资源简介:
阿里云、苏州大学联合推出了CFLUE(Chinese Financial Language Understanding Evaluation),这是一个新颖的、全面的评估基准,旨在评估大型语言模型在中文金融语境中的理解和处理能力。CFLUE通过两个主要维度-知识评估和应用评估来衡量语言模型的性能。
- 知识评估部分包含超过38,000个多项选择题,这些题目选自15种不同的金融资格模拟考试,旨在测试语言模型的答案预测和推理能力。每个问题都伴随有解释,有助于深入评价模型的推理过程。
- 应用评估部分则提供超过16,000个实例,覆盖文本分类、机器翻译、关系抽取、阅读理解和文本生成等五种经典NLP任务,这些实例源自现有共享任务或由专业人员标注的真实数据。
整体而言,CFLUE为了解和提升中文金融领域LLMs的能力提供了多角度的见解,并通过CFLUE呼吁对这些模型的能力进行更全面细致的评估。研究团队期望,CFLUE不仅能促进对现有模型的深入了解,还能推动中文金融领域语言模型发展的新步伐。目前,CFLUE V1.0 的评估数据集将向公众提供,未来计划不断更新版本并推出集成的平台化评估服务,旨在为整个行业提供全面的一站式评价解决方案。
Alibaba Cloud and Soochow University have jointly launched CFLUE (Chinese Financial Language Understanding Evaluation), a novel and comprehensive evaluation benchmark designed to assess the comprehension and processing capabilities of large language models in the context of Chinese finance. CFLUE measures the performance of language models through two main dimensions: knowledge assessment and application assessment.
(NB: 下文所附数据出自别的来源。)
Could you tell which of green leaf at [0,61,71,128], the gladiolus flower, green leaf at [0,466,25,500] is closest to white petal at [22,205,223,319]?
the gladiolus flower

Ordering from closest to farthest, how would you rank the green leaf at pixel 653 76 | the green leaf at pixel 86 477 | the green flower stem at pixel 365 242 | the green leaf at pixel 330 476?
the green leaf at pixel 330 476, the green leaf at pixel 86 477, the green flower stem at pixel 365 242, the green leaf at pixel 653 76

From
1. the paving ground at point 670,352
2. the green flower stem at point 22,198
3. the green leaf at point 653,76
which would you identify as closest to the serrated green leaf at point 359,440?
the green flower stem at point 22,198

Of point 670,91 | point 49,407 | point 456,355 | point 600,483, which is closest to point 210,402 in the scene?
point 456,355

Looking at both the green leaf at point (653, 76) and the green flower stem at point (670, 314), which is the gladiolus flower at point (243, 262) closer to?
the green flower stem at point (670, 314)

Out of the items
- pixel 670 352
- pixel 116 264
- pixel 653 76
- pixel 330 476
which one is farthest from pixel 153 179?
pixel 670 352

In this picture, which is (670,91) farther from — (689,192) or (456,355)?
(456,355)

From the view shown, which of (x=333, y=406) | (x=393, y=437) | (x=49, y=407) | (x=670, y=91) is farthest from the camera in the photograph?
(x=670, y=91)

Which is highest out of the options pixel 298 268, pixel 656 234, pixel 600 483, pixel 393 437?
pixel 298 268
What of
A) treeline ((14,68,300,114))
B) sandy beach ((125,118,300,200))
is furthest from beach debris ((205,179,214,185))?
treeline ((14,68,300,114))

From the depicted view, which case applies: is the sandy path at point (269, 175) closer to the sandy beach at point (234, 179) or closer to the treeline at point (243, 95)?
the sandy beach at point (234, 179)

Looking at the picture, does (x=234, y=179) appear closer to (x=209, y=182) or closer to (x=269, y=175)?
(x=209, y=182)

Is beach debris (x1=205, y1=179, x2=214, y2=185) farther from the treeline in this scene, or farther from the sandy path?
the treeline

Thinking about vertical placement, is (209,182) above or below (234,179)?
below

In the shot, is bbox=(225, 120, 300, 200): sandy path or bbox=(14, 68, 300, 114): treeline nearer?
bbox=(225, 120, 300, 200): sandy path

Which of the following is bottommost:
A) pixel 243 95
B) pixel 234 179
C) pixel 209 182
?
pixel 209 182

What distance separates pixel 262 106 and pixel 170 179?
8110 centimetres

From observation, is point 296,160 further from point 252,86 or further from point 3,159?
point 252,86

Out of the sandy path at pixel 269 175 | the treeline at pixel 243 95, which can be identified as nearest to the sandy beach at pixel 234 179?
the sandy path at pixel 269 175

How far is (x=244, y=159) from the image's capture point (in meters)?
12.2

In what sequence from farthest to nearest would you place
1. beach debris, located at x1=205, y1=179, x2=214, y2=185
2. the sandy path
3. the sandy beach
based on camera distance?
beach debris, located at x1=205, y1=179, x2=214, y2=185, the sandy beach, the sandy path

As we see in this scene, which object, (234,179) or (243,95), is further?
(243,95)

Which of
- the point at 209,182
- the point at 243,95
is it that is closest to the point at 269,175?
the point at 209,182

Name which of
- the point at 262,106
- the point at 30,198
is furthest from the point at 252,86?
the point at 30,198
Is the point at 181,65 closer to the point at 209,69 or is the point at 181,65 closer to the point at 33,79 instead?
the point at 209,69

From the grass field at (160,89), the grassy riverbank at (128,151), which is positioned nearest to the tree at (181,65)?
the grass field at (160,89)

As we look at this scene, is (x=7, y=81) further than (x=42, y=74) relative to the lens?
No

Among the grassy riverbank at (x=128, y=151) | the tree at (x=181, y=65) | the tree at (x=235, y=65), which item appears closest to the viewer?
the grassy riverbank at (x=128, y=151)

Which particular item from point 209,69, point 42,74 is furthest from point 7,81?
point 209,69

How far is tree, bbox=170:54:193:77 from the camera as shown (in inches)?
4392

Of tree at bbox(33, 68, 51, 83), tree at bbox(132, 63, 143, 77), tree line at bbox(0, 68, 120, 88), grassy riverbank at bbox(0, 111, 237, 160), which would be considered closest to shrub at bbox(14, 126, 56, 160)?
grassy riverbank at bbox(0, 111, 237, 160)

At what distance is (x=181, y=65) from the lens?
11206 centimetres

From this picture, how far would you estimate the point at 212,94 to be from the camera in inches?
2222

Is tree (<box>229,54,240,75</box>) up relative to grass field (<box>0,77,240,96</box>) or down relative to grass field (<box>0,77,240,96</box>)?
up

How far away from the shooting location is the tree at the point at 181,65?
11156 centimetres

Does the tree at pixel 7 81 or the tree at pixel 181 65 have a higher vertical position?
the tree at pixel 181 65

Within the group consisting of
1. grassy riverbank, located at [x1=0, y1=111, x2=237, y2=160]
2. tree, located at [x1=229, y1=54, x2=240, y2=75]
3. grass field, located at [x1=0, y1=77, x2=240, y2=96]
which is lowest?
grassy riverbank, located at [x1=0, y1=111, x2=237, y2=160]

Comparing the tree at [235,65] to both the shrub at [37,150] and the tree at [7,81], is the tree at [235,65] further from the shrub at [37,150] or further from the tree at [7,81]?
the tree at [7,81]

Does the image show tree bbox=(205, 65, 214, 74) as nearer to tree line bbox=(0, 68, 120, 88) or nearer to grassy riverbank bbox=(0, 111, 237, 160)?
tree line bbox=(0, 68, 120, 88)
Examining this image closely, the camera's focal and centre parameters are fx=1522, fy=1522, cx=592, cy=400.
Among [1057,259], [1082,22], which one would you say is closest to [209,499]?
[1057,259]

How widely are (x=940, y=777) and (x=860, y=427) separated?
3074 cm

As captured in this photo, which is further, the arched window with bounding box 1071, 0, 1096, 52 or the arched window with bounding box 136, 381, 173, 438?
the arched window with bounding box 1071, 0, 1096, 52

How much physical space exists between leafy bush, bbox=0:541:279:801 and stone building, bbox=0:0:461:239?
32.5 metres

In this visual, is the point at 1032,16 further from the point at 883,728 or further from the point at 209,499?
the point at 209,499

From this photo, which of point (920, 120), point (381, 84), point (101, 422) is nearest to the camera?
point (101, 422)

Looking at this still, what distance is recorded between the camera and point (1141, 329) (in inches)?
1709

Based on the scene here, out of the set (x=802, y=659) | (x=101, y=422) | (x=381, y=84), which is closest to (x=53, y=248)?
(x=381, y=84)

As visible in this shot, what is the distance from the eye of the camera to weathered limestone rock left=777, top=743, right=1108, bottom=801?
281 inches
- The knowledge assessment section includes over 38,000 multiple-choice questions selected from 15 different financial qualification mock exams, aimed at testing the answer prediction and reasoning abilities of language models. Each question is accompanied by an explanation, facilitating an in-depth evaluation of the model's reasoning process.
- The application assessment section provides over 16,000 instances covering five classic NLP tasks: text classification, machine translation, relation extraction, reading comprehension, and text generation. These instances are derived from existing shared tasks or real data annotated by professionals.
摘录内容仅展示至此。